Verder heeft ze twee jaar piano-en zanglessen gevolgd. Bij de Kopergietery speelde ze mee
in de voorstelling Waarom kunnen pubers niet acteren? van Alexander Devriendt en volgde
ze enkele theaterateliers. Katrijn viel al een aantal keren in de prijzen bij de Kunstbende: in
2007 werd ze tweede in de categorie Performance in de voorronde in Gent, in 2008 werd ze
in diezelfde categorie derde en behaalde ze een finaleplaats in de categorie TXT on stage
met Alles komt goed. Deze zomer trad Katrijn op tijdens de Gentse Feesten op het Alles Kan
Festival met een zelfgemaakte act.
Bert Van Puymbroeck (1992) (speelt Tommy) zit in het vijfde jaar Latijn-Wiskunde aan het
Koninklijk Atheneum Turnhout. In CC de Warande volgde hij zeven jaar de
Kaaimantheatercursus. Hij speelde mee in Arthur, een muziektheaterproductie van Laika en
Muziektheater Transparant. Bert vertolkte de Blikkenman in de musical De tovenaar van Oz
bij Kindertejater Kidsonstage en richtte met vier andere jongeren al een eigen
theatergezelschap op met de naam De Badeend. Hij volgde zes jaar klassieke piano en twee
21
jaar jazzpiano. Verder maakte hij al een aantal keer eigen sketches (onder andere voor
14volt en Farce Cancan), volgde hij twee jaar zangles en maar liefst acht jaar hiphop.

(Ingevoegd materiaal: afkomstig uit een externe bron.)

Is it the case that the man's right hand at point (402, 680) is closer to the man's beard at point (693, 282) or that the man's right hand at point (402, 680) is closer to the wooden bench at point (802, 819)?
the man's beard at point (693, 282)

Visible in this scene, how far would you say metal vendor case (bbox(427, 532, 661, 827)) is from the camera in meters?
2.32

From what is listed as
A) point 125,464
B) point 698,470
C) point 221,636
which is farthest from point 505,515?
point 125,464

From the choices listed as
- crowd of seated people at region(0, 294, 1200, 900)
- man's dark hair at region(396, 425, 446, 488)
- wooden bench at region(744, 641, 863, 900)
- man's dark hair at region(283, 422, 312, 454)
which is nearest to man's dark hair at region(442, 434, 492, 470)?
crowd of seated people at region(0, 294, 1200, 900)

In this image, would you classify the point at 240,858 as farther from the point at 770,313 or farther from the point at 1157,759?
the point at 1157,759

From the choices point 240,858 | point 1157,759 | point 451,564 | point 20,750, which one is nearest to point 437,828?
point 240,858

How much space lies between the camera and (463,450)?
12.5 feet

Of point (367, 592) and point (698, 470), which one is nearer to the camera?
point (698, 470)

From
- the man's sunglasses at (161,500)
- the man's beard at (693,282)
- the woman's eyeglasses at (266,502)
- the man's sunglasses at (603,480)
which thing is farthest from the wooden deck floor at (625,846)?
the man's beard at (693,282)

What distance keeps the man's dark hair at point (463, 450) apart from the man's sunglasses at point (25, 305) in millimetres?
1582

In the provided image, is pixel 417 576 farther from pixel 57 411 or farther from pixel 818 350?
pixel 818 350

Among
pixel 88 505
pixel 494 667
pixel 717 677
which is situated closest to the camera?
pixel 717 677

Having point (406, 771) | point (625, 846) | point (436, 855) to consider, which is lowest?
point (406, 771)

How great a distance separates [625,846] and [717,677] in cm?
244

Celine Peeraer (1990) (speelt Ester) zit momenteel in het eerste jaar Woordkunst Drama
aan het Lemmensinstituut Leuven. In het middelbaar volgde ze Toegepaste Beeldende
Kunsten aan het Sint-Lukas in Brussel. Daar studeerde ze vorig jaar af met een
zelfgeschreven monoloog ,gebaseerd op een kortverhaal van Emilia Pardo Bazan, over een
jong meisje dat aan haar milieu probeert te ontsnappen. In 2008 speelde ze mee in de
videoclip van Weekend in the Sand, van de Belgische popgroep Kid Fear. Verder is Celine
Kunstbendeambassadeur geweest en ze is nog steeds actief bij Koning Kevin, een
kunsteducatieve organisatie die muzische themavakanties organiseert.

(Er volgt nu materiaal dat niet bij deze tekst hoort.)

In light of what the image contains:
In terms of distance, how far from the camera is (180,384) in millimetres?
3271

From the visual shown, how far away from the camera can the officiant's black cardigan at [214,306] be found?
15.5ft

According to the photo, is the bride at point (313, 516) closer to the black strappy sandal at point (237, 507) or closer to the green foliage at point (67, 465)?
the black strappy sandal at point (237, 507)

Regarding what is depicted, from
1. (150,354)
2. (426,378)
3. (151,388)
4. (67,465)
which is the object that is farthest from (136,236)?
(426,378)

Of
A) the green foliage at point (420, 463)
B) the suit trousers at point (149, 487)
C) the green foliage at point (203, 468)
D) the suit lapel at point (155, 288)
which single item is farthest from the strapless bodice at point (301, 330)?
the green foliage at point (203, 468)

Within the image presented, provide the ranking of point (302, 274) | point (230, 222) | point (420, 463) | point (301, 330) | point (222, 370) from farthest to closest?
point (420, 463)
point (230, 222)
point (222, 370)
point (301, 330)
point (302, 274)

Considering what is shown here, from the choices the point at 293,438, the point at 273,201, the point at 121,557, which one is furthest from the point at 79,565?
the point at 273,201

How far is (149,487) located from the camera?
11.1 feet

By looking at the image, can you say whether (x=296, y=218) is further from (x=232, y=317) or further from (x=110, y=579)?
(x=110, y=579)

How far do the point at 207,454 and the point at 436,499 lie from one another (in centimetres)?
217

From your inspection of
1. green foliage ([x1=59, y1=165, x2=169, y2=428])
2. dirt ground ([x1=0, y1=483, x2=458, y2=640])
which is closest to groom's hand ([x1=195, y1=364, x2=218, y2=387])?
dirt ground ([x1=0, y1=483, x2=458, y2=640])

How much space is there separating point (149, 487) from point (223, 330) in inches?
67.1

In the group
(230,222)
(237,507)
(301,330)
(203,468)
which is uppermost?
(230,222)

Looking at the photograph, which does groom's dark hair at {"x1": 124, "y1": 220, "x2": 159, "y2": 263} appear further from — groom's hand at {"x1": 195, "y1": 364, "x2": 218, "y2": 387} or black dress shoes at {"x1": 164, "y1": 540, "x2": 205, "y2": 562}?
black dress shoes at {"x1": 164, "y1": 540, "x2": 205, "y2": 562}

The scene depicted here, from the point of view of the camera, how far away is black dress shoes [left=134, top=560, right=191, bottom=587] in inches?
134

Delfien Vanden Heede (1991) (speelt Suzan) zit in het laatste jaar Latijn-Moderne talen aan
het Scheppersinstituut in Mechelen. Ze volgde eerst vier jaar Algemene Verbale Vorming en
daarna twee jaar Drama aan het conservatorium van Mechelen. Daar kreeg ze vorig jaar
ook Literaire Creatie van Steph Goossens. In 2007 figureerde Delfien in En daarmee Basta
(Ketnet). Van haar vier tot vijftien jaar heeft Delfien viool gespeeld, op haar dertiende begon
ze ook aan piano, wat ze nu nog steeds speelt. In 2004 werd Delfien tweede op het Belgisch
kampioenschap skeeleren.
Ninke Gryp (1991) (speelt Roos) zit in het laatste jaar van de Steinerschool in Gent. Ninke
volgde acht jaar toneel en voordracht aan de Stedelijke Academie voor Muziek en Woord te
Lokeren. Bij Jeugdtheater Rhetorika te Zele vertolkte ze de titelrol in Pinokkia en speelde ze
in nog enkele andere voorstellingen mee. Ze was ook te zien in Verloren Voorwerpen van
Anna Vercammen en Karolien De Bleser bij BRONKS te Brussel. Ninke is verder ook actief
op het scherm. Zo vertolkte ze de rol van Lies, het liefje van het hoofdpersonage Gilles, in de
film Buitenspel van Jan Verheyen, die meerdere prijzen won in binnen- en buitenland. Jan
Verheyen regisseerde Ninke bovendien voor zijn tv-serie Vermist. In de tv-serie De Kavijaks,
geregisseerd door Stijn Coninx, speelde ze de rol van Tincke, een van de Kavijakskinderen.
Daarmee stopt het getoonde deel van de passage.